** Data for analysis follows **

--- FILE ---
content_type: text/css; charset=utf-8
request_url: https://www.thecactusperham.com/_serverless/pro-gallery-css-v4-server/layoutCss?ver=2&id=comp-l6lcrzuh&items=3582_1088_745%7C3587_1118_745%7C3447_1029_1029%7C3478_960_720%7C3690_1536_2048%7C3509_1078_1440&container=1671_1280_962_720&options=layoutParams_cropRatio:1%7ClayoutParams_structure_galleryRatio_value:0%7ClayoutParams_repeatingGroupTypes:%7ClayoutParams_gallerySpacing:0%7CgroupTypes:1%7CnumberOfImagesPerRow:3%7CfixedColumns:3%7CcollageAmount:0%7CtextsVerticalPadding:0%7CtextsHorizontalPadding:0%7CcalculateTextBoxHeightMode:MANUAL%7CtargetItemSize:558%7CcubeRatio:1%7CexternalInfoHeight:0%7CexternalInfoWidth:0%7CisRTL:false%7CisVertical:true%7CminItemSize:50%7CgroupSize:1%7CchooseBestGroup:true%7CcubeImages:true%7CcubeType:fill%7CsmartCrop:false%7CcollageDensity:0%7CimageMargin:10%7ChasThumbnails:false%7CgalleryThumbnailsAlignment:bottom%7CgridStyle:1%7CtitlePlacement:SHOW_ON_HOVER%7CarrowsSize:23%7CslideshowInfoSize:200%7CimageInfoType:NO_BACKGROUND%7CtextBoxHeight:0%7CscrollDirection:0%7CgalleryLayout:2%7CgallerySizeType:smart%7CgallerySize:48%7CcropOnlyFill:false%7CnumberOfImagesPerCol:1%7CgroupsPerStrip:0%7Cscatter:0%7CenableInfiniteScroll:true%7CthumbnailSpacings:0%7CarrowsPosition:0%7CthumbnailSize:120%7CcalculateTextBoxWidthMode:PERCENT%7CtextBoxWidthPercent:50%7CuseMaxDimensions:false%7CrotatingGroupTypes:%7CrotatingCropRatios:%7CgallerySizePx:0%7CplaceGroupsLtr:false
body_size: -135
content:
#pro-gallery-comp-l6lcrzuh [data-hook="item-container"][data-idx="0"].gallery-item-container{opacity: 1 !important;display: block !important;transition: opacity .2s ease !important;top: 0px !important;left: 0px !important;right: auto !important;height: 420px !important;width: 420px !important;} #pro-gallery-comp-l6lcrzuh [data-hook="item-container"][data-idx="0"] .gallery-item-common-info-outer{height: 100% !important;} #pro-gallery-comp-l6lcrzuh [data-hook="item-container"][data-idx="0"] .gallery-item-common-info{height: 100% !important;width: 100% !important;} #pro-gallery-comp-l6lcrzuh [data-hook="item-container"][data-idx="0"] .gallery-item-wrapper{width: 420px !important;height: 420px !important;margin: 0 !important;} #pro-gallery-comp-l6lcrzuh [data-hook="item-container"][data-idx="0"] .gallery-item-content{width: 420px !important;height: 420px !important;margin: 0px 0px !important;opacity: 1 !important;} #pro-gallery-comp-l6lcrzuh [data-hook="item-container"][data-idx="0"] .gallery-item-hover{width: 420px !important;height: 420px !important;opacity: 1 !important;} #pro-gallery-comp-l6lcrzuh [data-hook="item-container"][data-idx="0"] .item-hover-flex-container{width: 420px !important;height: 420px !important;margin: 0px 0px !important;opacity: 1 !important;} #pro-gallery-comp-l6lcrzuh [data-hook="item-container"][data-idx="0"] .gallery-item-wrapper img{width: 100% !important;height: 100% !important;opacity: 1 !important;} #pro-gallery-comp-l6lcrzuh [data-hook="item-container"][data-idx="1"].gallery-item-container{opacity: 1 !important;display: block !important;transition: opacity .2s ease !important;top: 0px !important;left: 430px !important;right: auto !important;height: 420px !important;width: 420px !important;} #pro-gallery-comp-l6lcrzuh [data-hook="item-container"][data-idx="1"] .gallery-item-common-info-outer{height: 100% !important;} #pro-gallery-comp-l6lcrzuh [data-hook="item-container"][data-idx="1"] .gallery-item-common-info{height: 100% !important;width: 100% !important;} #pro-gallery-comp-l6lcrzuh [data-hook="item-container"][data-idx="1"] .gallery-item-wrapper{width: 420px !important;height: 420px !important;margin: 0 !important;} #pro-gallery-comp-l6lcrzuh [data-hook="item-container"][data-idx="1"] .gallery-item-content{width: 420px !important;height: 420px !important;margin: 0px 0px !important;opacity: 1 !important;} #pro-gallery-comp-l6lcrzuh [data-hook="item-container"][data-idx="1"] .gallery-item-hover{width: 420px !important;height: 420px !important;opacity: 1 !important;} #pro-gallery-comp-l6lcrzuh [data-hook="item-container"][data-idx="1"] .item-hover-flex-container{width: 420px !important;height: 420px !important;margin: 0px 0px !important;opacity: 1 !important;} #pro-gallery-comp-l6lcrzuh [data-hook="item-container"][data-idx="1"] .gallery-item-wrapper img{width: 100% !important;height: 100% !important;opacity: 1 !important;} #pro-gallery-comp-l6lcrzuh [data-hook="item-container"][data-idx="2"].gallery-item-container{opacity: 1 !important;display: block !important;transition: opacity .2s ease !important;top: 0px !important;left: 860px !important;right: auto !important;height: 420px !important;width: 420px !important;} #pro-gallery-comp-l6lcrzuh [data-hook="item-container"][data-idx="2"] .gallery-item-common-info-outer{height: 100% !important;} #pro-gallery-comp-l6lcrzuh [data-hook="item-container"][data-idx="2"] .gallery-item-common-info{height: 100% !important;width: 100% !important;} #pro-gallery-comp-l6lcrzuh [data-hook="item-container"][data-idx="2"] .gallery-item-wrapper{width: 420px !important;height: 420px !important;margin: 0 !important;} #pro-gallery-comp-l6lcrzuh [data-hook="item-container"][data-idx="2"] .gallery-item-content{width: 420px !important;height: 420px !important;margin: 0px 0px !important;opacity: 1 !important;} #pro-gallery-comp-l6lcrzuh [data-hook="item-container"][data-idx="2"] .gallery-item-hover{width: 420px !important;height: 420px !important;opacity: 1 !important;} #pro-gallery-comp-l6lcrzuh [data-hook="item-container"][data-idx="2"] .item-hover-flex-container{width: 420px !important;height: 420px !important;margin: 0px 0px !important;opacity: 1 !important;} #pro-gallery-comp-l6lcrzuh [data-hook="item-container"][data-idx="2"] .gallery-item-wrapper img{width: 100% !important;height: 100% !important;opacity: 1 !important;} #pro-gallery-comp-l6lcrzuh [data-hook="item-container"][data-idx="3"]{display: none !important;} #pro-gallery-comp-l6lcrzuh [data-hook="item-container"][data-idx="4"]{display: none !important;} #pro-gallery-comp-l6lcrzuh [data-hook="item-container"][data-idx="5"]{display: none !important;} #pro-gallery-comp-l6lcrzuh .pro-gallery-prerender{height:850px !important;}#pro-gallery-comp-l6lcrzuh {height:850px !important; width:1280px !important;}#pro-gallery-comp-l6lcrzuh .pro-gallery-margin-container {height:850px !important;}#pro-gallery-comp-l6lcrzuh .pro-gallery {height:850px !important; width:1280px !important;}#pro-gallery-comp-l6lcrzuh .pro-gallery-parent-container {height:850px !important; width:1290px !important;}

** End of Data for analysis **

## What this task involves
The full listing above needs to be retyped exactly.

## The answer
--- FILE ---
content_type: text/css; charset=utf-8
request_url: https://www.thecactusperham.com/_serverless/pro-gallery-css-v4-server/layoutCss?ver=2&id=comp-l6lcrzuh&items=3582_1088_745%7C3587_1118_745%7C3447_1029_1029%7C3478_960_720%7C3690_1536_2048%7C3509_1078_1440&container=1671_1280_962_720&options=layoutParams_cropRatio:1%7ClayoutParams_structure_galleryRatio_value:0%7ClayoutParams_repeatingGroupTypes:%7ClayoutParams_gallerySpacing:0%7CgroupTypes:1%7CnumberOfImagesPerRow:3%7CfixedColumns:3%7CcollageAmount:0%7CtextsVerticalPadding:0%7CtextsHorizontalPadding:0%7CcalculateTextBoxHeightMode:MANUAL%7CtargetItemSize:558%7CcubeRatio:1%7CexternalInfoHeight:0%7CexternalInfoWidth:0%7CisRTL:false%7CisVertical:true%7CminItemSize:50%7CgroupSize:1%7CchooseBestGroup:true%7CcubeImages:true%7CcubeType:fill%7CsmartCrop:false%7CcollageDensity:0%7CimageMargin:10%7ChasThumbnails:false%7CgalleryThumbnailsAlignment:bottom%7CgridStyle:1%7CtitlePlacement:SHOW_ON_HOVER%7CarrowsSize:23%7CslideshowInfoSize:200%7CimageInfoType:NO_BACKGROUND%7CtextBoxHeight:0%7CscrollDirection:0%7CgalleryLayout:2%7CgallerySizeType:smart%7CgallerySize:48%7CcropOnlyFill:false%7CnumberOfImagesPerCol:1%7CgroupsPerStrip:0%7Cscatter:0%7CenableInfiniteScroll:true%7CthumbnailSpacings:0%7CarrowsPosition:0%7CthumbnailSize:120%7CcalculateTextBoxWidthMode:PERCENT%7CtextBoxWidthPercent:50%7CuseMaxDimensions:false%7CrotatingGroupTypes:%7CrotatingCropRatios:%7CgallerySizePx:0%7CplaceGroupsLtr:false
body_size: -135
content:
#pro-gallery-comp-l6lcrzuh [data-hook="item-container"][data-idx="0"].gallery-item-container{opacity: 1 !important;display: block !important;transition: opacity .2s ease !important;top: 0px !important;left: 0px !important;right: auto !important;height: 420px !important;width: 420px !important;} #pro-gallery-comp-l6lcrzuh [data-hook="item-container"][data-idx="0"] .gallery-item-common-info-outer{height: 100% !important;} #pro-gallery-comp-l6lcrzuh [data-hook="item-container"][data-idx="0"] .gallery-item-common-info{height: 100% !important;width: 100% !important;} #pro-gallery-comp-l6lcrzuh [data-hook="item-container"][data-idx="0"] .gallery-item-wrapper{width: 420px !important;height: 420px !important;margin: 0 !important;} #pro-gallery-comp-l6lcrzuh [data-hook="item-container"][data-idx="0"] .gallery-item-content{width: 420px !important;height: 420px !important;margin: 0px 0px !important;opacity: 1 !important;} #pro-gallery-comp-l6lcrzuh [data-hook="item-container"][data-idx="0"] .gallery-item-hover{width: 420px !important;height: 420px !important;opacity: 1 !important;} #pro-gallery-comp-l6lcrzuh [data-hook="item-container"][data-idx="0"] .item-hover-flex-container{width: 420px !important;height: 420px !important;margin: 0px 0px !important;opacity: 1 !important;} #pro-gallery-comp-l6lcrzuh [data-hook="item-container"][data-idx="0"] .gallery-item-wrapper img{width: 100% !important;height: 100% !important;opacity: 1 !important;} #pro-gallery-comp-l6lcrzuh [data-hook="item-container"][data-idx="1"].gallery-item-container{opacity: 1 !important;display: block !important;transition: opacity .2s ease !important;top: 0px !important;left: 430px !important;right: auto !important;height: 420px !important;width: 420px !important;} #pro-gallery-comp-l6lcrzuh [data-hook="item-container"][data-idx="1"] .gallery-item-common-info-outer{height: 100% !important;} #pro-gallery-comp-l6lcrzuh [data-hook="item-container"][data-idx="1"] .gallery-item-common-info{height: 100% !important;width: 100% !important;} #pro-gallery-comp-l6lcrzuh [data-hook="item-container"][data-idx="1"] .gallery-item-wrapper{width: 420px !important;height: 420px !important;margin: 0 !important;} #pro-gallery-comp-l6lcrzuh [data-hook="item-container"][data-idx="1"] .gallery-item-content{width: 420px !important;height: 420px !important;margin: 0px 0px !important;opacity: 1 !important;} #pro-gallery-comp-l6lcrzuh [data-hook="item-container"][data-idx="1"] .gallery-item-hover{width: 420px !important;height: 420px !important;opacity: 1 !important;} #pro-gallery-comp-l6lcrzuh [data-hook="item-container"][data-idx="1"] .item-hover-flex-container{width: 420px !important;height: 420px !important;margin: 0px 0px !important;opacity: 1 !important;} #pro-gallery-comp-l6lcrzuh [data-hook="item-container"][data-idx="1"] .gallery-item-wrapper img{width: 100% !important;height: 100% !important;opacity: 1 !important;} #pro-gallery-comp-l6lcrzuh [data-hook="item-container"][data-idx="2"].gallery-item-container{opacity: 1 !important;display: block !important;transition: opacity .2s ease !important;top: 0px !important;left: 860px !important;right: auto !important;height: 420px !important;width: 420px !important;} #pro-gallery-comp-l6lcrzuh [data-hook="item-container"][data-idx="2"] .gallery-item-common-info-outer{height: 100% !important;} #pro-gallery-comp-l6lcrzuh [data-hook="item-container"][data-idx="2"] .gallery-item-common-info{height: 100% !important;width: 100% !important;} #pro-gallery-comp-l6lcrzuh [data-hook="item-container"][data-idx="2"] .gallery-item-wrapper{width: 420px !important;height: 420px !important;margin: 0 !important;} #pro-gallery-comp-l6lcrzuh [data-hook="item-container"][data-idx="2"] .gallery-item-content{width: 420px !important;height: 420px !important;margin: 0px 0px !important;opacity: 1 !important;} #pro-gallery-comp-l6lcrzuh [data-hook="item-container"][data-idx="2"] .gallery-item-hover{width: 420px !important;height: 420px !important;opacity: 1 !important;} #pro-gallery-comp-l6lcrzuh [data-hook="item-container"][data-idx="2"] .item-hover-flex-container{width: 420px !important;height: 420px !important;margin: 0px 0px !important;opacity: 1 !important;} #pro-gallery-comp-l6lcrzuh [data-hook="item-container"][data-idx="2"] .gallery-item-wrapper img{width: 100% !important;height: 100% !important;opacity: 1 !important;} #pro-gallery-comp-l6lcrzuh [data-hook="item-container"][data-idx="3"]{display: none !important;} #pro-gallery-comp-l6lcrzuh [data-hook="item-container"][data-idx="4"]{display: none !important;} #pro-gallery-comp-l6lcrzuh [data-hook="item-container"][data-idx="5"]{display: none !important;} #pro-gallery-comp-l6lcrzuh .pro-gallery-prerender{height:850px !important;}#pro-gallery-comp-l6lcrzuh {height:850px !important; width:1280px !important;}#pro-gallery-comp-l6lcrzuh .pro-gallery-margin-container {height:850px !important;}#pro-gallery-comp-l6lcrzuh .pro-gallery {height:850px !important; width:1280px !important;}#pro-gallery-comp-l6lcrzuh .pro-gallery-parent-container {height:850px !important; width:1290px !important;}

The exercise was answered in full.